Es war sozusagen ein solidarisch-unsolidarisches Verhalten, was ein Licht auf die Stärken und Schwächen der Solidarität wirft, die auf große Gruppen ebenso bezogen ist wie sie aus spontaner Hilfsbereitschaft entstehen kann. Wir haben es heute in der Krise mit der großen verrechtlichten Solidarität des Sozialstaates (Kurzarbeitergeld z. B.) ebenso zu tun wie mit einem breiten Spektrum spontaner und kreativer Solidarität Einzelner und kleiner Gruppen. Ebenso wird eine „außergewöhnliche Solidarität“ (Merkel) beschworen, wie sie gegenwärtig für die riesigen schuldenfinanzierten Wiederaufbauhilfen für EU-Europa gebraucht wird.

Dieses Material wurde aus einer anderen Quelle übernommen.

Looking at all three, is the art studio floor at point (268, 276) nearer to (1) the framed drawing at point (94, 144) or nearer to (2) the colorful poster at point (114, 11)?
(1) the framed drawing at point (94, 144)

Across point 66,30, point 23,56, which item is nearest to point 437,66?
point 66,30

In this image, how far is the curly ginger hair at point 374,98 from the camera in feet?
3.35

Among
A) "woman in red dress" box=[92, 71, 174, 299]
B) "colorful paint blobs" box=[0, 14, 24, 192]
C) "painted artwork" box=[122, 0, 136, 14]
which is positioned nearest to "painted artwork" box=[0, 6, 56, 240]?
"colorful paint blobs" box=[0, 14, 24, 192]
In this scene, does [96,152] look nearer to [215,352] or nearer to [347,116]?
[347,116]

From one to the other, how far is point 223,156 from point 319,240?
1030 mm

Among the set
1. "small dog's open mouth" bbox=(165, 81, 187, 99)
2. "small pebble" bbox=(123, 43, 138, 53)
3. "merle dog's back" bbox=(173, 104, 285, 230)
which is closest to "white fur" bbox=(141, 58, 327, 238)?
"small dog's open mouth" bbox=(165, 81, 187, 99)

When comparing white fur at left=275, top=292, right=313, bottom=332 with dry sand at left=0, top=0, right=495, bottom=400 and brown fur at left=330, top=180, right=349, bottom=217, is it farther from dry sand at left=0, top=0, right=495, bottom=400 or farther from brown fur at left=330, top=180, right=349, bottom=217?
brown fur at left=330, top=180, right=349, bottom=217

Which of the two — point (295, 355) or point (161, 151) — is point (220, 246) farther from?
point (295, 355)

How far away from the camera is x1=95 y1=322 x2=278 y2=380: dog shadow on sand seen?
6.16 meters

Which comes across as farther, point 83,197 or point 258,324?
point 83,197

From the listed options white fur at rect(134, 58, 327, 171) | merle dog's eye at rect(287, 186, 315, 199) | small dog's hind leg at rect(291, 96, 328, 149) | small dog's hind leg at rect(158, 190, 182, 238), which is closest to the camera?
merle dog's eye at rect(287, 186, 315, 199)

All diese Solidaritäten sind auf Einheiten verschiedener Art bezogen. Welche Einheit feiern wir also diesen September und Oktober nach dreißig Jahren der Einheit? Natürlich die staatliche Einheit, nachdem 1990 die „Fahne der Einheit“ am Reichstagsgebäude hochgezogen worden ist; dann auch den Stand der inneren Vereinigung zwischen Ost und West; nicht vergessen dürfen wir die Bundessolidarität der 16 Länder; vielleicht sollten wir auch die „erwachsene Nation“ (Schröder), die ihre Interessen zu vertreten weiß, feiern, sowie und vor allem die Einheit in der größer gewordenen Vielfalt, sei es in der Stadt Potsdam, sei es in der Region, der Nation und in Europa.

Solidarität heißt in der Philosophie des französischen Solidarismus der Dritten Republik (1870–1940) eine gesellschaftliche Moral der „Versicherungsgesellschaft“, der „sozialen Demokratie“ und des „Vorsorgestaates“, während Freiheit und Toleranz die philosophische Quintessenz des Liberalismus sind, der die größtmögliche Freiheit anstrebt. Dieser Konflikt zwischen Solidarismus und Liberalismus bricht nun wieder deutlich hervor im Umgang mit den Lockerungen in der Coronakrise. Dabei hängt alles davon ab, wie man Freiheit als zentralen Wert versteht. Die (kantische) Autonomie spielte beim Lockdown keine Rolle. Es war reines Regierungshandeln mit Verordnungen, Ausnahmesituation und Notrecht.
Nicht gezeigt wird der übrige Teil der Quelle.